AEG-1 is an Ha-Ras–regulated gene, which plays an essential role in promotion of tumorigenesis and cancer invasion, metastasis, and angiogenesis [16]. A number of studies have confirmed the potential role of AEG-1 in the development and progression of human cancers [915, 2427]. Nonetheless, it remains to be clarified whether AEG-1 expression is in parallel with the course of carcinogenesis and cancer progression or AEG-1 is the driver for tumor development and progression. In either way, AEG-1 could be used as an indicator of cancer progression, but a mechanistic study would define the role of AEG-1 in PDAC.

In the current study, expression of AEG-1 mRNA and protein was upregulated in PDAC cell lines as well as PDAC tissues. After that, AEG-1 expression was detected in PDAC tissue specimens of 105 patients. 103 out of 105 (98.09%) specimens of PDAC tissues had moderate to strong cytoplasmic staining of AEG-1 protein, whereas there was no significant staining of AEG-1 detected in the distant noncancerous pancreatic epithelial cells. This supported the role of AEG-1 in the development and progression of PDAC. Moreover, it is particularly noteworthy per the study results that AEG-1 has been found to be only localized in the cytoplasm of cancer cells. This observation coincides with the most previous reports that overexpression of AEG-1 could result in the localization of the protein in the cytoplasm [28]. However, Emad et al [18, 21] found that the cytoplasm and nuclear staining of AEG-1 associated with tumor progression, metastasis and neurodegeneration. In breast cancer, nuclear staining of AEG-1 tends to become more common in lesions from patients with more advanced disease stages [12]. The authors found that occasional nuclear staining of AEG-1 was detected in clinical stage II samples, while stage III sections displayed noticeably increased AEG-1 nuclear localization. A large proportion of caner cells in liver metastases revealed AEG-1 translocation to the nucleus [12]. Emad [21] suggested that AEG-1 might interact with the NF-κB complex and correspond with the nuclear translocation of p65, but suspected that AEG-1 activation of NF-κB was possible by degradation of IκBα. In addition, it was recently reported that the knockdown of AEG-1 expression attenuated the constitutive activity of NF-κB in parallel with depletion in NF-κB-regulated genes [29]. Therefore, the present study data further support the latter possibility. However, further studies are needed to verify the role of AEG-1 at different cellular localizations in the development and signal transduction of PDAC.
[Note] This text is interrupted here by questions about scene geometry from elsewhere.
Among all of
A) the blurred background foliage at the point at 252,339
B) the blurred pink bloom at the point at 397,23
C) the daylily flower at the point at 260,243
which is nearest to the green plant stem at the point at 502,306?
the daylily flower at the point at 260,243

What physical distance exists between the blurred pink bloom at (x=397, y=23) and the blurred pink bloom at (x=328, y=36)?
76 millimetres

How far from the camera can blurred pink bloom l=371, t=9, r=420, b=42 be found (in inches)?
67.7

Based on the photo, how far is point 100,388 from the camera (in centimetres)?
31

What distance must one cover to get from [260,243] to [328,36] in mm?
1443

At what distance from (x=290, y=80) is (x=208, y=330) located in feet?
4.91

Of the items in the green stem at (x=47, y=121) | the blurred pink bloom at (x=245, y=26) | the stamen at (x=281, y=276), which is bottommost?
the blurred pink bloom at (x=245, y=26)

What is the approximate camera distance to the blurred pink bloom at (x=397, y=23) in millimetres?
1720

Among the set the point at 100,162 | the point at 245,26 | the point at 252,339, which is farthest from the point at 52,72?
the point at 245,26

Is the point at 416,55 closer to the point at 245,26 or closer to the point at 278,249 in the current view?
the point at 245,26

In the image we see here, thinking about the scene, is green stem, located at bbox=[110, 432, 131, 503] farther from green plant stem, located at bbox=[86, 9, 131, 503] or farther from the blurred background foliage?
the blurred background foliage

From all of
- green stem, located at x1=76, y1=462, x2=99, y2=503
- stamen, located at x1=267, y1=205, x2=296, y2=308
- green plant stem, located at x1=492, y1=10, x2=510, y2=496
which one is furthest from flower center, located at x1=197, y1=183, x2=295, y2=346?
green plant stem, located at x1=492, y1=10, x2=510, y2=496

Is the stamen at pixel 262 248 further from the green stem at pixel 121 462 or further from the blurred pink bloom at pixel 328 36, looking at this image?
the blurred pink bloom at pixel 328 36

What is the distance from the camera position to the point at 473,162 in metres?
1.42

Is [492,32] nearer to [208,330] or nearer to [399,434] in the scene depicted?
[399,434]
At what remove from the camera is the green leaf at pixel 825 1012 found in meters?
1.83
Further analysis in the study showed a significant association of AEG-1 expression with advanced clinical staging, and T, N, and M classification. This suggested that AEG-1 might be useful as a biomarker to identify subsets of patients with PDAC who had more aggressive disease. Patients with high AEG-1-expressed PDAC had only a 7.84% cumulative 2-year survival rate, which was significantly lower than that in patients with low AEG-1–expressed PDAC (38.09%). The multivariate Cox regression analysis showed that clinical stage, T classification, and AEG-1 expression were independent prognostic predictors for PDAC.
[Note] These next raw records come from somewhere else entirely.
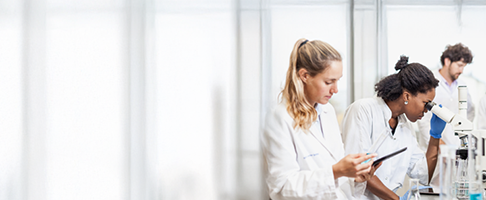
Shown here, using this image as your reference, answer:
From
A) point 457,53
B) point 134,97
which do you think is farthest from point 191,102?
point 457,53

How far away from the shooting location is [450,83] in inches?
67.9

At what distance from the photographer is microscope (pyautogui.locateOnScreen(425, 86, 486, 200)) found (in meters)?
1.13

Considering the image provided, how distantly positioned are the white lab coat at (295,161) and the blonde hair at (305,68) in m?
0.05

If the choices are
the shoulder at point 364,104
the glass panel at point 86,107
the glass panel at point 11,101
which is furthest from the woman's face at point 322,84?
the glass panel at point 11,101

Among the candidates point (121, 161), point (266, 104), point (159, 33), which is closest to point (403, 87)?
point (266, 104)

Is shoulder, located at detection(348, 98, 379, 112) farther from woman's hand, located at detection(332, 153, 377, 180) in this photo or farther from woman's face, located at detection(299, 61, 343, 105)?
woman's hand, located at detection(332, 153, 377, 180)

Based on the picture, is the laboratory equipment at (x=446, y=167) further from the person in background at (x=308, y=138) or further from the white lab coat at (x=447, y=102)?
the white lab coat at (x=447, y=102)

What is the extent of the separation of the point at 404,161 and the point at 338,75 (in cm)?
60

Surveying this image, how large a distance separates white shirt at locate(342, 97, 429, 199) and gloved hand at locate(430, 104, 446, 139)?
98 mm

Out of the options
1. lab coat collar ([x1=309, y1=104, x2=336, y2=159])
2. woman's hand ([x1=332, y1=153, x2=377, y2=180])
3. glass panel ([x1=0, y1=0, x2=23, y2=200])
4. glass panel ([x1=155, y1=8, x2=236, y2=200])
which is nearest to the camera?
glass panel ([x1=0, y1=0, x2=23, y2=200])

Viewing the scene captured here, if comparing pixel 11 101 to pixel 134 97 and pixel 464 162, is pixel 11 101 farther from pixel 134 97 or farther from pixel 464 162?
pixel 464 162

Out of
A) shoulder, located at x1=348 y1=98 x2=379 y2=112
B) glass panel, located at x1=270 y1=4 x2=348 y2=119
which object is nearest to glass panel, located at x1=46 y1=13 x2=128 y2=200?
glass panel, located at x1=270 y1=4 x2=348 y2=119

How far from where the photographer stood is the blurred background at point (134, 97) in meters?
1.00

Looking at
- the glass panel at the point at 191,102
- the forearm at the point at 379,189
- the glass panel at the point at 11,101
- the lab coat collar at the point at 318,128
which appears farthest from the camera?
the forearm at the point at 379,189
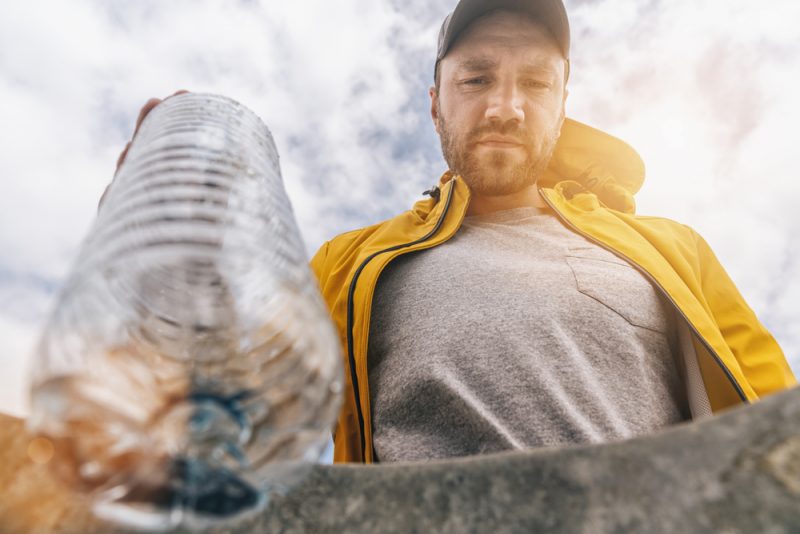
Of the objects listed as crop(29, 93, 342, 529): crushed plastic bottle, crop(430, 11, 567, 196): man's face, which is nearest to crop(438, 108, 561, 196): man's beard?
crop(430, 11, 567, 196): man's face

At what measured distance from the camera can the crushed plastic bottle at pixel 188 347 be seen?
66 centimetres

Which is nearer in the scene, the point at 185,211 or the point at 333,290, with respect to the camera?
the point at 185,211

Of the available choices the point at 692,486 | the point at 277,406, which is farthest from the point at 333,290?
the point at 692,486

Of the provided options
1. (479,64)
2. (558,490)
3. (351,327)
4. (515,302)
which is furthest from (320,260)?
(558,490)

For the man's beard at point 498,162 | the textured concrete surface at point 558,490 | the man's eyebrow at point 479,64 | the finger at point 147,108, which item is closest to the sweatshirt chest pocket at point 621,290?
A: the man's beard at point 498,162

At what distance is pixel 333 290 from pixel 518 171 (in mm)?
1080

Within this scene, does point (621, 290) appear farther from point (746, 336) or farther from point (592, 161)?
point (592, 161)

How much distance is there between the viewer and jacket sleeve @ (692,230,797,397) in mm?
→ 1890

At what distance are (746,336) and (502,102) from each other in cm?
143

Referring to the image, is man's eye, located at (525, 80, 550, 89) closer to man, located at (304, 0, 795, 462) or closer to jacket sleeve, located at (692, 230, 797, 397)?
man, located at (304, 0, 795, 462)

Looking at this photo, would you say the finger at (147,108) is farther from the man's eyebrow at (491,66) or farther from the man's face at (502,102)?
the man's eyebrow at (491,66)

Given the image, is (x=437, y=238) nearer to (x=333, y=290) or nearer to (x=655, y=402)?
(x=333, y=290)

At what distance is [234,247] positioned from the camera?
2.66ft

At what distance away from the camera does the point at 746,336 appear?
6.63 feet
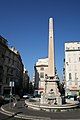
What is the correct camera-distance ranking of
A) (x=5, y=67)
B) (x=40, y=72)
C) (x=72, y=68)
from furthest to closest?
(x=40, y=72)
(x=72, y=68)
(x=5, y=67)

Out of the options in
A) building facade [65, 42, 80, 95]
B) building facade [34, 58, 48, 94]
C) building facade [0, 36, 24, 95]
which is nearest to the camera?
building facade [0, 36, 24, 95]

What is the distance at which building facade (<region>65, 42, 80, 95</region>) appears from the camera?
6156 cm

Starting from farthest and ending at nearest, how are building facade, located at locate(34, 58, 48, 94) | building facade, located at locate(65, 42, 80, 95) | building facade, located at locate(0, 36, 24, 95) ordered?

The ex vivo analysis of AEG-1 expression could be a limitation of this study. An in vitro mechanistic study of AEG-1 knockout or transgenic animal models in PDAC cell would be important for further understanding of the functional significance of AEG-1 in PDAC development and progression.

Conclusions

Our current study demonstrated that up-regulation of AEG-1 expression was associated with worse survival of PDAC patients by showing that AEG-1 protein level is an independent prognostic predictor for PDAC patients. Thus, further study will confirm our current data before used in clinical practice.